SOLACE: An Irish First Novel


           
I READ SOLACE these past days and found myself  reasonably involved, but all the time thinking about its flaws, its self-conscious style, the way that it smacks of first novel writing. I love the writing of authors like Zoe Heller, M J Hyland and Colm Toibin, but in every case their first book was flawed and didn't fully hint at the great writers they would become. Perhaps it will be this way with Belinda McKeon and following this one will be something as good as Notes on a Scandal, The Heather Blazing or Carry Me Down. Mmmm, I'm not sure.

The author is writing about contemporary Ireland, the Ireland in which the economy is or has gone down the tube and property prices have fallen away. Mark (like the author), has grown up on a farm in Co. Longford (apparently the most depressed county in the whole of Ireland) and has emotional ties with his parents, who are subtly hinting at wanting him to be at home helping them run the farm, which is difficult because Mark also needs to be near his university in Dublin working on his thesis, and after meeting a lawyer named Joanne Lynch wanting to be with her. An unexpected baby ensues, followed by a family tragedy. Mark's friends, including a loyal guy named Mossy, are not very convincingly sketched. The details of Mark's thesis, about a local writer of some note, crop up a lot and are fairly dull. Joanne is working on a case about family disintegration that is reasonably interesting because it involves some workplace bullying. The tragedy is sad and interesting, but the full emotional impact is lost because the writer has decided to jump past it and refer to it only as a slightly hazy past event.

Still, there are some really interesting ideas in Solace. I found the sense of responsibility Mark feels in being young and caught out as the sole parent of a young child beautifully realised. He is in the library trying to find books and time has escaped him and suddenly five minutes with the gracious librarian has turned into an hour with the now gruff librarian minding for too long a wilful kid.  The child is called Aoife and is lovely but wild, a bit like that other wild single parent child, Pearl, in The Scarlet Letter.

McKeon also provides excellent insight into ageing, specifically Mark's slowly fading farmer father, out toiling at the Longord farm, and constantly texting and calling Mark for reassurance because, like the widower in Les Murray's The Widower in the Country, he is lost with the sudden death of his wife. He has inexplicably bought two expensive tractors and his confidence and self assurance of yesteryear has now deserted him.

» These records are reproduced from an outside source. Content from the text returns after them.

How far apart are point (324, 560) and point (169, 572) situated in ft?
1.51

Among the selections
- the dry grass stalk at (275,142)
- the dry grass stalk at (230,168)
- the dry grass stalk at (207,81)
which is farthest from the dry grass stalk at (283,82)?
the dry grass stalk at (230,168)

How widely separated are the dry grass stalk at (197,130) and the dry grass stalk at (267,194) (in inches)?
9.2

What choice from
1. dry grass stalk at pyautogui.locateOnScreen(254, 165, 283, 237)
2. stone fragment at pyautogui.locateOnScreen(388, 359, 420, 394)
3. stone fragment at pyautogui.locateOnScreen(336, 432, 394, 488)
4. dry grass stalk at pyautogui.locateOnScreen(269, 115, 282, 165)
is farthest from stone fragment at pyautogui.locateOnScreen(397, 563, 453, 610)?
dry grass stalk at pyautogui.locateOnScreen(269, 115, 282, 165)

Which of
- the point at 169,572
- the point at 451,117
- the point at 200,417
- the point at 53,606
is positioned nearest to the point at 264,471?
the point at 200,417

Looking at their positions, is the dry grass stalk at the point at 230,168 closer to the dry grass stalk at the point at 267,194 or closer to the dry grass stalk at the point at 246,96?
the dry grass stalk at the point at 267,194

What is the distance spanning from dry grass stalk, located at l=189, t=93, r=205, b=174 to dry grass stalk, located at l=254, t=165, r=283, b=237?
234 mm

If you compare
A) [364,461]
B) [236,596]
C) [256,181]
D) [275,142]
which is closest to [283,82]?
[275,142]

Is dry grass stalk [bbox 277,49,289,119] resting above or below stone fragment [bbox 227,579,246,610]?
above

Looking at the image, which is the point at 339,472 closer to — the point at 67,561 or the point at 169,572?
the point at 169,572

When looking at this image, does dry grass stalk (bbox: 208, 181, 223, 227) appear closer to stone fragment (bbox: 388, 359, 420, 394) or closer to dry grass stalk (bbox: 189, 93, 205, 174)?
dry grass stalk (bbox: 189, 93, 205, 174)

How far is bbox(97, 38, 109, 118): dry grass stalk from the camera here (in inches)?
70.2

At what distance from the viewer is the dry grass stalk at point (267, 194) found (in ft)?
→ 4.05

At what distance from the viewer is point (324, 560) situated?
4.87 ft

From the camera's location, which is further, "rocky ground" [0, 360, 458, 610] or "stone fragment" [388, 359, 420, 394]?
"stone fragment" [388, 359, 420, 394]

Perhaps the author knows a thing or two about babies or small children, and ageing fathers, and even sudden loss. And certainly farms. The details about farm life are thoroughly convincing, as are the insights into the mindest of those who live in small farming communities. But it is the young, urban bar life, and the reckless university days that are less convincingly drawn, and the thesis that preoccupies Mark, as well as Joanne's dreary lawyer life.